[[ PAGE TEXT open ]]

A relevant take-away is that - yet - separating and parallelizing the hashing can make a difference, but also creating the strings is a significant portion of the effort, so don’t expect too crazy improvements (or e.g. you could benchmark for your use-case how long the program takes if instead of inserting into a map, you simply throw away the values, to get a lower bound of how long everything besides creating the map takes).

Also, on my laptop, the time scales never came close to even 10 minutes; it was more like 3 minutes for the worst case naive approach, and 1 minute for the best case I had. So, as @H2CO3 just pointed out, too, if you haven’t already, make sure that optimizations are actually turned on in your program when you measure it’s run time :slight_smile: Also keep an eye out for your RAM usage; if the program starts swapping, that might slow it down a lot, too.

13 Likes

Your numbers are probably way off. Here's an SQLite database doing 1 million checks (50-50% hits and misses) in 3 seconds.

7 Likes

If the strings are read from a file on disk, you could skip most of the overhead using a memmap:

use std::collections::HashSet;
use std::fs::File;
use memmap2::Mmap;

fn main() -> Result<(), Box<dyn std::error::Error>> {
    let file = File::open("custom_1988_2020.csv")?;
    let memmap = unsafe { Mmap::map(&file)? };
    let mut set: HashSet<&[u8]> = HashSet::with_capacity(200_000_000);
    memmap.split(|c| *c == b'\n')
        .for_each(|v| {
            set.insert(v);
        });

    println!("length: {}", set.len());
    Ok(())

[[ PAGE TEXT closed ]]
[[ RAW DATA open ]]

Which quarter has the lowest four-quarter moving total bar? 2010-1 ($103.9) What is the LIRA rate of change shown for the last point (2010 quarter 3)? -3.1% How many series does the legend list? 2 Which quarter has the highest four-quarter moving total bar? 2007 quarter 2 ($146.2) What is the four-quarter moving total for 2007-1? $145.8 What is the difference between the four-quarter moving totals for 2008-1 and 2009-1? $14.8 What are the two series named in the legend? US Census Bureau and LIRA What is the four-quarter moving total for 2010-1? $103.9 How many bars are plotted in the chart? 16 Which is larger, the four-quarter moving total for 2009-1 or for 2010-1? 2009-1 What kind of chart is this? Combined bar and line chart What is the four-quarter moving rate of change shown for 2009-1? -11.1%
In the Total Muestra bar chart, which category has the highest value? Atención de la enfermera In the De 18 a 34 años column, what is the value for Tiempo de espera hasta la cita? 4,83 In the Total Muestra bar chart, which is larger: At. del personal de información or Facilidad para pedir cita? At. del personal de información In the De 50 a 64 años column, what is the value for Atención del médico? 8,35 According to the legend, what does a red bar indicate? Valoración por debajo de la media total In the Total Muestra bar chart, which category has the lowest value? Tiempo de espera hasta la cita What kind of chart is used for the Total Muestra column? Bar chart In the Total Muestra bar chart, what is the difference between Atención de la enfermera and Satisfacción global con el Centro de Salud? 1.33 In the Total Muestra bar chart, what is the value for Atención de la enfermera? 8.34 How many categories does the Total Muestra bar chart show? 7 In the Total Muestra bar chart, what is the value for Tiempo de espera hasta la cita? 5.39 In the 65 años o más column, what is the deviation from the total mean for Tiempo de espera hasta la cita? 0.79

[[ RAW DATA closed ]]

DIRECTIONS |
1. According to the forum thread on hashing performance, how long did the worst-case naive approach take on the poster's laptop?
2. Write out the part of the forum thread on hashing performance starting at "If the strings" and ending at "memmap.split(|c| *c == b'\n')".
3. Carry the forum thread on hashing performance forward from the point where it stops.

TASK ANSWERS |
1. About 3 minutes.

2.
If the strings are read from a file on disk, you could skip most of the overhead using a memmap:

use std::collections::HashSet;
use std::fs::File;
use memmap2::Mmap;

fn main() -> Result<(), Box<dyn std::error::Error>> {
    let file = File::open("custom_1988_2020.csv")?;
    let memmap = unsafe { Mmap::map(&file)? };
    let mut set: HashSet<&[u8]> = HashSet::with_capacity(200_000_000);
    memmap.split(|c| *c == b'\n')

3.
}

I was surprised my maximum insert rate was only about 250k entries per second on a M1 Apple though

If you only want the cardinality, or if a low error rate for false positives checking whether a string is already in the set, HyperLogLog is probably a much better data structure to use.

It’s kind of like a bloom filter, but is designed for statistically accurate cardinality estimations with very large sets using a tiny amount of memory at runtime. You can serialize the state to disk in a few hundred KiB, so it can load instantly on start up.

1 Like

Might also be worth considering Redis or a memcached cluster particularly if the data will get bigger than the memory of a single machine.

Just to pile on one more idea (because I've had success with that on a slightly smaller number of entries): If creating your data structure doesn't need to be fast, maybe you could put it in a sorted vec? Then you could look up via binary search, which can be surprisingly fast.

2 Likes

I thought hyperloglog only gave you an estimate of how many total unique items there are. I've never heard of it being used in leu of a bloom filter before...

The insert operation is conditional (update the bucket only if the value is greater than what already exists). This condition can be exposed as a new operation that can answer whether an item has never been seen before. The answer may have false positives, I.e “this item could have been seen before”.

I don’t think I’ve ever seen an analysis of the error rate for false positives. It might be too high to be practical.

But anyway, this should all sound a lot like a bloom filter.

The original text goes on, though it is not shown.